Kutipan Teks:
Memahami Keberadaan Gender di Etos Bisnis Tionghoa
Oleh: Syafaruddin Usman MHD *)
Orang Tionghoa tradisional yakin dan percaya pada banyak dewa kekayaan. Setidaknya ada empat nama dewa untuk kekayaan ril. Masing-masing Bi Gwan, Fan Li, Guan Yu, Zhao Gong Ming. Selain itu disebutkan ada empat nama dewa untuk kekayaan madya: Han Shan dan Wan Hui. Sedangkan tiga nama dewa kekayaan untuk kekayaan sekelebat, masing-masing Bai Wu Chang, Liu Hai, Zhang Shen. Dan ada delapan nama dewa kekayaan lainnya untuk usaha masing-masing Gui Gu Zhi, Hua Tuo, Lu Ban, Lu Yu, Luo Zhu, Meng Tan, Shen Nong, dan Yi Di (baca: Remy Silado, Jalan Kaya Cina, Tempo, 25 Mei 2003 hlm 145).

Soal Latihan:
a: Jawab pertanyaan berikut berdasarkan teks tentang dewa kekayaan Tionghoa:
(i) Siapa saja dewa untuk kekayaan ril?
(ii) Siapa saja dewa untuk kekayaan sekelebat?
(iii) Dalam terbitan apa dan pada tanggal berapa tulisan Remy Silado yang dirujuk dimuat?
b: Sambung teks tentang dewa kekayaan Tionghoa mulai setelah kalimat terakhirnya.

Data terkumpul:
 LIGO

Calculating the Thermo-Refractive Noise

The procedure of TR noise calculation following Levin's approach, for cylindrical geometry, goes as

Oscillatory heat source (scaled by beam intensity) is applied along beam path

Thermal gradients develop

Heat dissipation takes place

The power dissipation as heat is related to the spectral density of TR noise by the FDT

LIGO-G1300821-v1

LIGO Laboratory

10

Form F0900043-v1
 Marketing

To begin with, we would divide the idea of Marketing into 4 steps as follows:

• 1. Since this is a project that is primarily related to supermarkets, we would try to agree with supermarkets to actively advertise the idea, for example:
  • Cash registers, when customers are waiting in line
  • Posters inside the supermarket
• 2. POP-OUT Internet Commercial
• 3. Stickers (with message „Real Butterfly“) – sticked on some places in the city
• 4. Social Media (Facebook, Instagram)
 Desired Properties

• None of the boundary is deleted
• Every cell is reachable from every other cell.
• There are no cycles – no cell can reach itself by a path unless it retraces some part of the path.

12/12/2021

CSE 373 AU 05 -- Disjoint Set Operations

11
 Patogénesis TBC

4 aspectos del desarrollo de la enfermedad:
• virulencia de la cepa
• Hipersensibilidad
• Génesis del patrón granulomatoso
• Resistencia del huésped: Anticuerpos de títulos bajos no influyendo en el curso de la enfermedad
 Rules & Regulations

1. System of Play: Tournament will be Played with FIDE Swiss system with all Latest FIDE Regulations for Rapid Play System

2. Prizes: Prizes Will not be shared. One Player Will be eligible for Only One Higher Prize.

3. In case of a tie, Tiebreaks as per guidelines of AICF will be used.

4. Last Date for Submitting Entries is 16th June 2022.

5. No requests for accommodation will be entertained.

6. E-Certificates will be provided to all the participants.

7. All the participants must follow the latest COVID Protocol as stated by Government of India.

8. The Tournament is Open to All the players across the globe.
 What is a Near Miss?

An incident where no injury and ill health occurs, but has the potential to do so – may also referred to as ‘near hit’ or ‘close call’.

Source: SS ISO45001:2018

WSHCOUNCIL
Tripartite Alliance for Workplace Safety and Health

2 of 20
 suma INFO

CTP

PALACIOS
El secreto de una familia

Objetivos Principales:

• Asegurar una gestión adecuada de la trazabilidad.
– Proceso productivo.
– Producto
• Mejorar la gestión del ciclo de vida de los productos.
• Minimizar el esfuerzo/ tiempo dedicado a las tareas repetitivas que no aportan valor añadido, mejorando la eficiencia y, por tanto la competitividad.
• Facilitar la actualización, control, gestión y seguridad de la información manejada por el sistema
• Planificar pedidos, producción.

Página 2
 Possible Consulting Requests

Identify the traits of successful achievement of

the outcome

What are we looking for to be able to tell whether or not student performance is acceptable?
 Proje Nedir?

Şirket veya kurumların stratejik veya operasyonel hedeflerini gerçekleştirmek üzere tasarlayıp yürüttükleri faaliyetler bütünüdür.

Daftar Jawaban:
a:
(i) Bi Gwan, Fan Li, Guan Yu, dan Zhao Gong Ming.
(ii) Bai Wu Chang, Liu Hai, dan Zhang Shen.
(iii) Tempo, 25 Mei 2003.

b:
Menjadi kaya, dalam jalan hidup orang Tionghoa, adalah alami, asasi, bahkan wajib. Banyak bait yang dihafal dengan baik oleh orang Tionghoa menyangkut kekayaan. Misalnya dari Guan Zhong: Cai duo zhi li, huo duo shi ren. Artinya, kekayaan yang mencipta tatanan, dan harta melimpah yang mencipta keramahan. Juga dari Huan Gei Zhi: Ren zhong cai gua, zhi wei zheng cai, artinya, kekayaan mendorong manusia untuk merebutnya. Darinya pula terlestari silogisme kemiskinan akan membuat manusia patuh pada penguasa, dan kosok baliknya kekayaan akan membuat manusia dapat membeli penguasa!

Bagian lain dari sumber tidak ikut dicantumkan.